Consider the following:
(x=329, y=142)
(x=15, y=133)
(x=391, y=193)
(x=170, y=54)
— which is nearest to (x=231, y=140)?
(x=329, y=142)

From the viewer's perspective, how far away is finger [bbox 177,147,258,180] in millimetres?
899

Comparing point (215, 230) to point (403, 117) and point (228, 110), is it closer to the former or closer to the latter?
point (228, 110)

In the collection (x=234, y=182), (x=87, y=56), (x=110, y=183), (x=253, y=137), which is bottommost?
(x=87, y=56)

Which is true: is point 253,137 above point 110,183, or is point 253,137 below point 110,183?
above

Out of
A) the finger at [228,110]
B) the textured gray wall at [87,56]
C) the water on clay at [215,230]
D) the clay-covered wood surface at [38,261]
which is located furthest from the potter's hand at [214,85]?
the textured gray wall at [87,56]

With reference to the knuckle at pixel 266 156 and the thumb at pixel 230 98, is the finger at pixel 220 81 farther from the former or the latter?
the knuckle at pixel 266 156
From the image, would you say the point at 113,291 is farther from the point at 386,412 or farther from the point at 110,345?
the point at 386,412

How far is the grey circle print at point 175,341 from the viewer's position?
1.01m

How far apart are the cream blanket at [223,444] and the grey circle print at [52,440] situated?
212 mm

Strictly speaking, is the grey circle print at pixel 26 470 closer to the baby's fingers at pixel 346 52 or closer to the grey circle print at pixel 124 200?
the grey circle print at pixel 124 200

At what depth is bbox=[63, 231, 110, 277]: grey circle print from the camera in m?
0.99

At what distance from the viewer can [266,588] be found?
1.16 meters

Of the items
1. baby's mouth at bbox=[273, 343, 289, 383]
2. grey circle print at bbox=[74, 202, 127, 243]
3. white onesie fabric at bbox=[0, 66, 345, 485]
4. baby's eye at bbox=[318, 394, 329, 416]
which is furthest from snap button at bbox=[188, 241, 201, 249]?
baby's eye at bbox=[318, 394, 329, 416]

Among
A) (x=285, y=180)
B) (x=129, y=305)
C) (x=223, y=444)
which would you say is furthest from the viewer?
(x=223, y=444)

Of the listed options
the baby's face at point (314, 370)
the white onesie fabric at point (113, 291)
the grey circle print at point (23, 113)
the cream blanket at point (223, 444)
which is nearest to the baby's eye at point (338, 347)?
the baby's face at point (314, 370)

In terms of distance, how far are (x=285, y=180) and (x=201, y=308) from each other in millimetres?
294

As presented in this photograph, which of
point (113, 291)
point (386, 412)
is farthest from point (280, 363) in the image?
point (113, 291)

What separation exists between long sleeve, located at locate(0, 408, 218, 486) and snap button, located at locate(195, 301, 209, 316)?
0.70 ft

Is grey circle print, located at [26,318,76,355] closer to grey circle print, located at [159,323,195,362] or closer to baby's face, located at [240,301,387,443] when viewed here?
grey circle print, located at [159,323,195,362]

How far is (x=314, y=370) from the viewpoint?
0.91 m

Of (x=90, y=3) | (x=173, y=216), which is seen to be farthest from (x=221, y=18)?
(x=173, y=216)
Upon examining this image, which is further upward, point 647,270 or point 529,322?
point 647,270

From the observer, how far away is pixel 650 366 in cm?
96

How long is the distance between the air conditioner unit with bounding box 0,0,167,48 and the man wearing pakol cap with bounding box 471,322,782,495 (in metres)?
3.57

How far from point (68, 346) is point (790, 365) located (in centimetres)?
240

* Stated goal:
Please copy down everything from the line containing "Is grey circle" through the last of the rows, reproducing each line word for word.

* Task solution:
Is grey circle print, located at [26,318,76,355] closer to grey circle print, located at [159,323,195,362] or closer to baby's face, located at [240,301,387,443] when viewed here?
grey circle print, located at [159,323,195,362]

How far is (x=314, y=370) from the viewpoint?
0.91 m

Of (x=90, y=3) | (x=173, y=216), which is seen to be farthest from (x=221, y=18)?
(x=173, y=216)
Upon examining this image, which is further upward, point 647,270 or point 529,322?
point 647,270

From the observer, how far away is pixel 650 366 in cm?
96

How long is the distance between the air conditioner unit with bounding box 0,0,167,48 and the man wearing pakol cap with bounding box 471,322,782,495 (in metres)?
3.57

How far from point (68, 346) is point (790, 365) located (in centimetres)?
240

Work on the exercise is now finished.